Instructions for the task
List the priorities that the passage below on poverty in Haiti gives for most Haitians.

Page extract

- - -

At the most obvious level, poverty in Haiti results in despoiled environments because those in Haiti do not have the time or resources to place maintaining their environments as a high priority. Humans living on the edge of existence need to deal with their own immediate physical needs followed by the needs of their families. Priorities for most Haitians are finding enough to eat, getting enough water (ideally clean water), and maintaining basic shelter. Energy diverted to deal with secondary priorities represents a poor choice and potentially an actual existential threat. Stated differently, the ability to divert resources to being a good steward of the earth is a luxury which most Haitians simply cannot afford.

Virtually all activities in our affluent world which we identify as being associated with environmental stewardship require energy and wealth. How do those curbside recycling pickups happen? How is human waste handled so as it does not despoil your yard and local streams? All of this requires large infusions of energy and human effort. Until relatively recently in human history, the ability of capture and use energy was very limited and consistently having enough to eat was not a given. Large animals freed humans from some of the back breaking tasks and water power was also used to drive some selected machines. Neither of these energy forms relieved humans of their roles as the primary source of energy and with that reliance came a marginal existence for most of humanity. Until perhaps 500 years ago, virtually all of humanity lived hand to mouth.

- - -

Data rows
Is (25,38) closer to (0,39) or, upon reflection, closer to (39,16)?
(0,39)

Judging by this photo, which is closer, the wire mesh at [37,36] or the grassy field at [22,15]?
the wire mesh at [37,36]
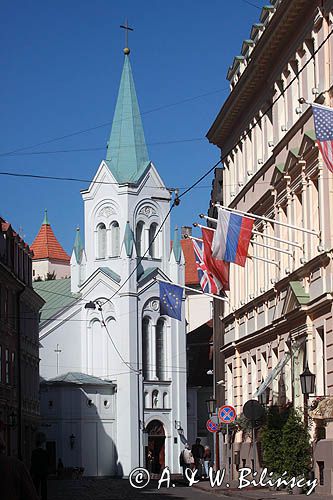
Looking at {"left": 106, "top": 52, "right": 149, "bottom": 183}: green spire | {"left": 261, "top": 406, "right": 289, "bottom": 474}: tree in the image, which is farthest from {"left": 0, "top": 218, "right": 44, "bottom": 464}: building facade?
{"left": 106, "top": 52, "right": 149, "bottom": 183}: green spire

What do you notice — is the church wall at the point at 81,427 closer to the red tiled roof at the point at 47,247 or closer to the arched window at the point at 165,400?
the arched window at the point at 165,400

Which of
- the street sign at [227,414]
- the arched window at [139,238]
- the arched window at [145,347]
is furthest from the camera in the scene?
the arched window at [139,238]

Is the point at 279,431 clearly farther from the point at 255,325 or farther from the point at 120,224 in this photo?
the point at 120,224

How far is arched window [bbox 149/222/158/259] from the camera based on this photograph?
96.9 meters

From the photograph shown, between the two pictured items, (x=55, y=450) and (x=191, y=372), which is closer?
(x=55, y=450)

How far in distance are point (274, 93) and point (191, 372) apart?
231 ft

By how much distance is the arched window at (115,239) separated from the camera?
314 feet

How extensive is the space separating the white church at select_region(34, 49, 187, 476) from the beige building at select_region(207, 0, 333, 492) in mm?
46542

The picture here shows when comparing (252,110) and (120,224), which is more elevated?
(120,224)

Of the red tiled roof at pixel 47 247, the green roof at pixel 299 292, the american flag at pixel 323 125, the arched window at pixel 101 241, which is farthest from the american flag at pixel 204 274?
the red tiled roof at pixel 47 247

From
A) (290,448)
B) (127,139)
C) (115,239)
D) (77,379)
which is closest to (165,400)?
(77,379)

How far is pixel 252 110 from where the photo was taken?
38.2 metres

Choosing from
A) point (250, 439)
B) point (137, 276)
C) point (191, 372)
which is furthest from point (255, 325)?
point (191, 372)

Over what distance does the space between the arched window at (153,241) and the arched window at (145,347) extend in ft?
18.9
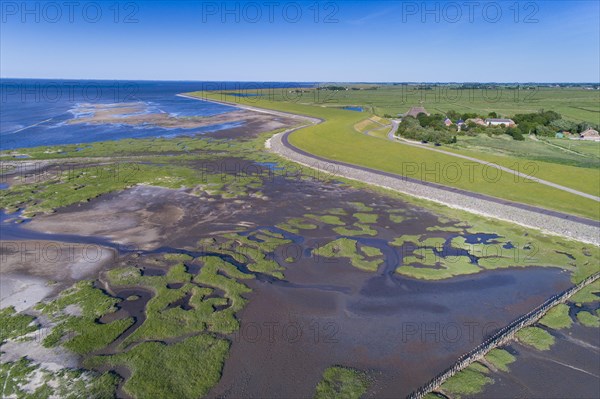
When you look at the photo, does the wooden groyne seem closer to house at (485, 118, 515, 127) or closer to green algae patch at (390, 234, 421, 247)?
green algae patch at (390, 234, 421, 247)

- - -

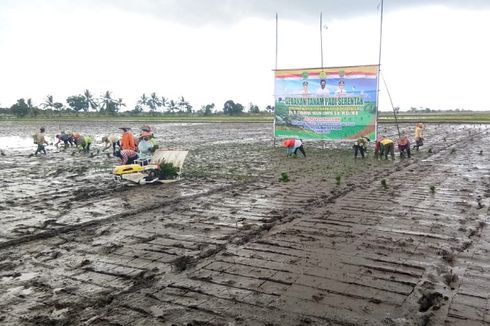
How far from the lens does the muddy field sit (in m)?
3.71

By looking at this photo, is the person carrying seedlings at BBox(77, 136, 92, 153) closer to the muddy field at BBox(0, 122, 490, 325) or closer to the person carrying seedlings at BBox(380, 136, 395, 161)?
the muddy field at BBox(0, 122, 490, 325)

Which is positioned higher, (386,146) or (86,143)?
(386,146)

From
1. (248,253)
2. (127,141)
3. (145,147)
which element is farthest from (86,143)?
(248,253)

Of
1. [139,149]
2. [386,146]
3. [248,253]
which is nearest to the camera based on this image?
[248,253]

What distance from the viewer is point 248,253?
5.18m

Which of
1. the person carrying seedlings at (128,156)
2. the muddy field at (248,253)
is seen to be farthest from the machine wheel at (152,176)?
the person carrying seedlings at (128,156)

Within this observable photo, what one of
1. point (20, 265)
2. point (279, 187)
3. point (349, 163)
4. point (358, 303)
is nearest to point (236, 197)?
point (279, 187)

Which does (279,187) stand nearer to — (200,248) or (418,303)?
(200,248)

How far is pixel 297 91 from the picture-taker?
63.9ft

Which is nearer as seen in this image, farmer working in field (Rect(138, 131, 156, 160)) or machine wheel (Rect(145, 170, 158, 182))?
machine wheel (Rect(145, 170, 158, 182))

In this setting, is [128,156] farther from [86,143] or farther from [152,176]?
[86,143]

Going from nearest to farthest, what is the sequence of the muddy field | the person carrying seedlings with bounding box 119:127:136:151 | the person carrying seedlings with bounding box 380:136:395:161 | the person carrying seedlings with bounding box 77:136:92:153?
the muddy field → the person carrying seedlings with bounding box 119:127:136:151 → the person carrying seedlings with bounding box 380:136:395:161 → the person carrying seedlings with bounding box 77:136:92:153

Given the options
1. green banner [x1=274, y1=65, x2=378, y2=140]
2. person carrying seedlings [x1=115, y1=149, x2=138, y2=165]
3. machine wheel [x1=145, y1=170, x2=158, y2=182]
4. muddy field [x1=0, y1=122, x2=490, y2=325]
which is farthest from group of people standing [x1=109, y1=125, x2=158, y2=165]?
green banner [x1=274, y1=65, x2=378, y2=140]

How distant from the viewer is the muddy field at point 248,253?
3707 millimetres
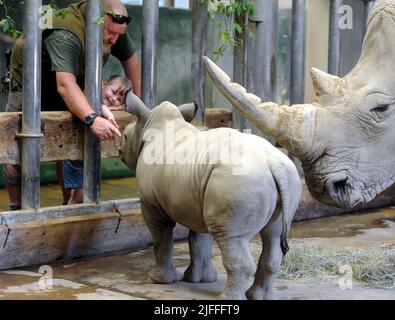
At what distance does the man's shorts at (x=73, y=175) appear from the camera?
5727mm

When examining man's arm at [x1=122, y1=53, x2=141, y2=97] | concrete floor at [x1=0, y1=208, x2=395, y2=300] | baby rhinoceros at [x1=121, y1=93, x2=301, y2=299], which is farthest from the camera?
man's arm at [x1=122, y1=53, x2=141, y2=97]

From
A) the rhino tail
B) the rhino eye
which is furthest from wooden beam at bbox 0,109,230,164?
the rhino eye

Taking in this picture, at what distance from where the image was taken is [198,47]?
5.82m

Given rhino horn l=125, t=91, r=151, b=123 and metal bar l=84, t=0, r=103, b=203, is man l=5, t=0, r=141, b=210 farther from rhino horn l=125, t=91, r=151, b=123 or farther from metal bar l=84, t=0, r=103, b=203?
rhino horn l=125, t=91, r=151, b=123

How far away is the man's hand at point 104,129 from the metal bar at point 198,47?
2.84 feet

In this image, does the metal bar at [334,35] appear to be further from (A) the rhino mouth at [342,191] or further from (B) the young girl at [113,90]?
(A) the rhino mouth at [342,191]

- - -

Right answer
- Finding enough to eat
- Getting enough water (ideally clean water)
- Maintaining basic shelter